-- WHAT TO PRODUCE --
Stop after the line containing "A: Cervus elaphus (red deer)."; retype every line of the data before it exactly, starting from the first.

Dataset entries
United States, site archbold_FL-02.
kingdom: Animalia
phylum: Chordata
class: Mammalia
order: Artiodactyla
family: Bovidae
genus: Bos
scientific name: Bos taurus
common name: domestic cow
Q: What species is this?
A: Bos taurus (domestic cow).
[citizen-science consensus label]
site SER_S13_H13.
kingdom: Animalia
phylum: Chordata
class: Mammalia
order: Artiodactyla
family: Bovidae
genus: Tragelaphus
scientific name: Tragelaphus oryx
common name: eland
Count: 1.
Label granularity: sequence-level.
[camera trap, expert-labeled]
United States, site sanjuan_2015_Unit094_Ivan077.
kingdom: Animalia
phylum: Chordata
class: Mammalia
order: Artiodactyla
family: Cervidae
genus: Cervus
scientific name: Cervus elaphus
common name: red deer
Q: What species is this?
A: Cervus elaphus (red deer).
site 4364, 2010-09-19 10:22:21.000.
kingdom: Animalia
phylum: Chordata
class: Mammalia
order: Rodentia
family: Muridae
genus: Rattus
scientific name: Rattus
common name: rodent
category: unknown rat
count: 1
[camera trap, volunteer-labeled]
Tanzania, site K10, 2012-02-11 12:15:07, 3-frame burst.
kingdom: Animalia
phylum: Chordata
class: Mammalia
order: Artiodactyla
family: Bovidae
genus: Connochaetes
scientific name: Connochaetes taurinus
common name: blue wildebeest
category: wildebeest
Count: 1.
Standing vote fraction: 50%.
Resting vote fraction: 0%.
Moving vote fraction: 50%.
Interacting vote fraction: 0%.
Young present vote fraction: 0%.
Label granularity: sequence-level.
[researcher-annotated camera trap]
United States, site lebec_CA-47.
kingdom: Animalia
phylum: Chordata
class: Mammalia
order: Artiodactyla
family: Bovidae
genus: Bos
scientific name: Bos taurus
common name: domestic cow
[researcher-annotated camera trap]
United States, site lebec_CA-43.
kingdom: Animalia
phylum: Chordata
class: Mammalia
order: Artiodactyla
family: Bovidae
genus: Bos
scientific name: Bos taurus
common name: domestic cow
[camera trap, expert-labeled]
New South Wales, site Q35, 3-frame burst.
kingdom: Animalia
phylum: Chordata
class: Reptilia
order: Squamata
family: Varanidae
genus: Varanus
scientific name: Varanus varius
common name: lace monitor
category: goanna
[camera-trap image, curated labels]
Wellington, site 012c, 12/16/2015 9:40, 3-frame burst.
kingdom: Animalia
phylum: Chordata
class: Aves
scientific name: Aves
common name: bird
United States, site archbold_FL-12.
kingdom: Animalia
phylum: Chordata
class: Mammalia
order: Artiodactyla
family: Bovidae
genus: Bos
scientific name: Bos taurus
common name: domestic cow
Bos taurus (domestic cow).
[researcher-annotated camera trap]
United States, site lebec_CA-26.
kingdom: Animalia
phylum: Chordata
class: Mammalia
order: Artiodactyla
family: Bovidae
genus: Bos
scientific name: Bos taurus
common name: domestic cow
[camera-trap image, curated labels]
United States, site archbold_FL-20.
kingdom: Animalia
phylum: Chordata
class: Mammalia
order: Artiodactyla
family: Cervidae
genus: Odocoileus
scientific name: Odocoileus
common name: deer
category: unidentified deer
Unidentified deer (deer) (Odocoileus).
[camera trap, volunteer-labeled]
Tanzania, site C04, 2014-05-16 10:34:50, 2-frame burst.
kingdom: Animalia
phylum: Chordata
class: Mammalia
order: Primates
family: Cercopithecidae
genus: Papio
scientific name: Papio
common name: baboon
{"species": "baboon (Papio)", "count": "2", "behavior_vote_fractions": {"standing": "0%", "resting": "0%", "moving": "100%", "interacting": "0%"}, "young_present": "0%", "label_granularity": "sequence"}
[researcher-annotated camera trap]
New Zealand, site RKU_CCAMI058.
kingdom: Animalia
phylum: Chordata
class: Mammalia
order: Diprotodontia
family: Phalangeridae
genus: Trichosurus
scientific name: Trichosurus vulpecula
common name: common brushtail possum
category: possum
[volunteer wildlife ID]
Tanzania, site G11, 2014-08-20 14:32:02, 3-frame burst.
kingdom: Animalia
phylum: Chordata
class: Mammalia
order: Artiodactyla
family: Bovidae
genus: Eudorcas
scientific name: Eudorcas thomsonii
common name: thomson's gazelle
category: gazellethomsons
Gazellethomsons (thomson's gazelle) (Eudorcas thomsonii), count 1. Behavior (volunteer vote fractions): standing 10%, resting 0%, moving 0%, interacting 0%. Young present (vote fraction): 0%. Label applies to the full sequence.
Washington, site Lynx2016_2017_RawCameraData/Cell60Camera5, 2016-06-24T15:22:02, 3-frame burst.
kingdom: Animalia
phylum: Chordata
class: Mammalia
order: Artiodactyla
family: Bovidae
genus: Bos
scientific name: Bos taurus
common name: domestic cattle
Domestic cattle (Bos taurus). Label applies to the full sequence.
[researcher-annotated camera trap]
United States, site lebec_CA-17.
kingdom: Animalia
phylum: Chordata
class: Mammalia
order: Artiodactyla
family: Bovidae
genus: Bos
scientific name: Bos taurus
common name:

-- RESPONSE BOX --
United States, site archbold_FL-02.
kingdom: Animalia
phylum: Chordata
class: Mammalia
order: Artiodactyla
family: Bovidae
genus: Bos
scientific name: Bos taurus
common name: domestic cow
Q: What species is this?
A: Bos taurus (domestic cow).
[citizen-science consensus label]
site SER_S13_H13.
kingdom: Animalia
phylum: Chordata
class: Mammalia
order: Artiodactyla
family: Bovidae
genus: Tragelaphus
scientific name: Tragelaphus oryx
common name: eland
Count: 1.
Label granularity: sequence-level.
[camera trap, expert-labeled]
United States, site sanjuan_2015_Unit094_Ivan077.
kingdom: Animalia
phylum: Chordata
class: Mammalia
order: Artiodactyla
family: Cervidae
genus: Cervus
scientific name: Cervus elaphus
common name: red deer
Q: What species is this?
A: Cervus elaphus (red deer).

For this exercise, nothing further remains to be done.